2. QoI-Aware Layer Allocation: Given a total layer budget established by the available resources, ADMN introduces a lightweight multimodal controller that learns the optimal layer allocation based on the relative QoI of each input sample. This controller assesses the information content of the sensor data—identifying, for instance, a depth modality that is severely corrupted—and directs the available computational budget toward higher-QoI modalities, such as a clean image input. The controller performs this critical adaptation on a per-sample basis.
To achieve this flexible resource management, the system adapts the LayerDrop technique—originally developed for text transformers—to multimodal visual networks. This procedure makes the backbones resilient to missing layers at test-time.
Proven Efficiency and Performance
Evaluations demonstrate that ADMN provides significant efficiency gains while maintaining performance excellence. Tested on diverse tasks, including multimodal localization and multimodal action recognition, ADMN consistently showcases its efficiency.
In benchmarks, ADMN was shown to match the accuracy of state-of-the-art networks while providing meaningful reductions in computational costs. Specifically, ADMN can reduce floating-point operations (FLOPS) by up to 75% and latency by up to 60%. For instance, in the Binary noise case for localization, ADMN achieved performance competitive with the Upper Bound (the maximum layer allocation) with only 6 layers, highlighting the value of input-aware resource allocation in compute-limited settings.
Crucially, the ADMN controller itself is extremely lightweight, consuming only a negligible amount of resources—constituting about 1% of the model’s total operations at the fewest layer allocation in localization tasks.
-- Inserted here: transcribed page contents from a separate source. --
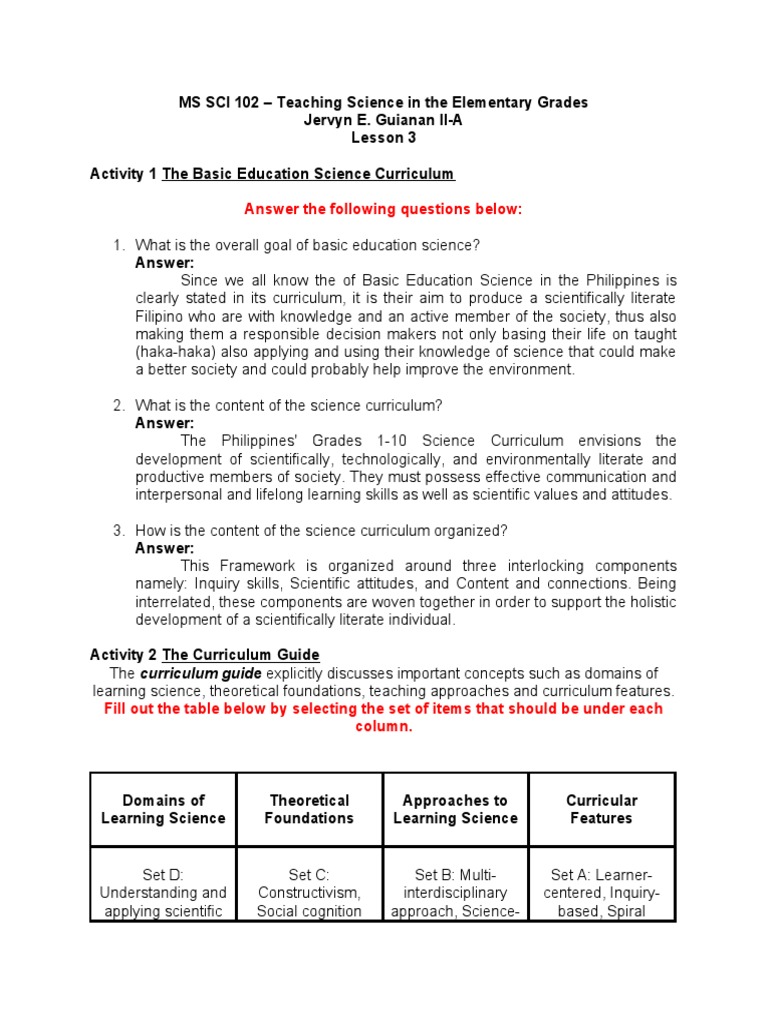 MS SCI 102 – Teaching Science in the Elementary Grades
Jervyn E. Guianan II-A
Lesson 3

Activity 1 The Basic Education Science Curriculum

Answer the following questions below:

1. What is the overall goal of basic education science?
Answer:
Since we all know the of Basic Education Science in the Philippines is clearly stated in its curriculum, it is their aim to produce a scientifically literate Filipino who are with knowledge and an active member of the society, thus also making them a responsible decision makers not only basing their life on taught (haka-haka) also applying and using their knowledge of science that could make a better society and could probably help improve the environment.

2. What is the content of the science curriculum?
Answer:
The Philippines' Grades 1-10 Science Curriculum envisions the development of scientifically, technologically, and environmentally literate and productive members of society. They must possess effective communication and interpersonal and lifelong learning skills as well as scientific values and attitudes.

3. How is the content of the science curriculum organized?
Answer:
This Framework is organized around three interlocking components namely: Inquiry skills, Scientific attitudes, and Content and connections. Being interrelated, these components are woven together in order to support the holistic development of a scientifically literate individual.

Activity 2 The Curriculum Guide
The curriculum guide explicitly discusses important concepts such as domains of learning science, theoretical foundations, teaching approaches and curriculum features.
Fill out the table below by selecting the set of items that should be under each column.

| Domains of Learning Science | Theoretical Foundations | Approaches to Learning Science | Curricular Features |
|---|---|---|---|
| Set D: Understanding and applying scientific | Set C: Constructivism, Social cognition | Set B: Multi-interdisciplinary approach, Science- | Set A: Learner-centered, Inquiry-based, Spiral |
The ability of ADMN to initialize a full-size model with pretrained weights and then dynamically trim its size by disabling layers also proves advantageous, particularly in tasks where training purely from scratch results in poor convergence.
ADMN provides a sophisticated and practical approach to deploying multimodal deep learning in dynamic scenarios, ensuring computational resources are spent only where they deliver the most value.